* Objective: Count the lines in the items below that contain the string "hand", matching case exactly. Reply with the number alone.
■ ■ ■ ■
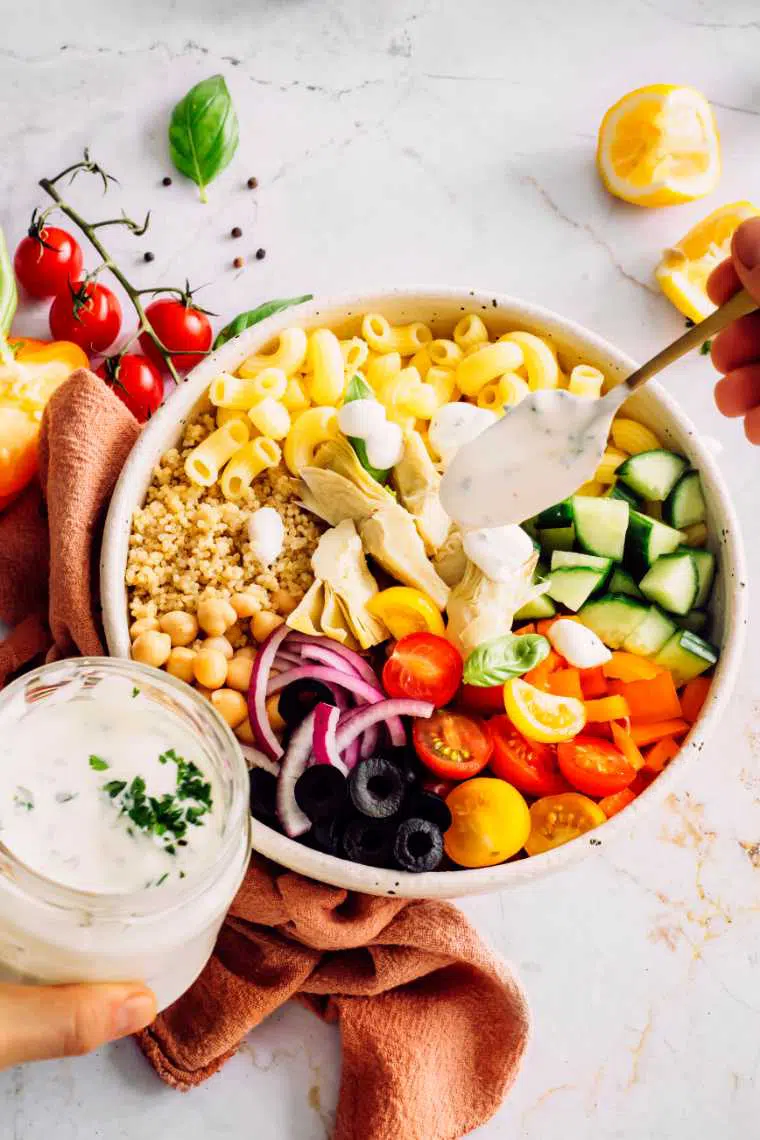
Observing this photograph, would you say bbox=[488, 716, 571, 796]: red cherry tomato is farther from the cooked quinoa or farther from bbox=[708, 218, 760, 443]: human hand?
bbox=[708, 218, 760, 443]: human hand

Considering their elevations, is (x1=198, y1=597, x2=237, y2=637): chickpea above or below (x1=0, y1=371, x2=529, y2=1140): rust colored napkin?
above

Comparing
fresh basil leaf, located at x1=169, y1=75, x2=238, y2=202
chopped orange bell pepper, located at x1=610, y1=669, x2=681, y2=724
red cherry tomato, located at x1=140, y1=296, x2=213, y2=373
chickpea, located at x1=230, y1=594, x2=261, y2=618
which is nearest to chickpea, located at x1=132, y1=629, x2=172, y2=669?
■ ■ ■ ■
* Answer to the task: 2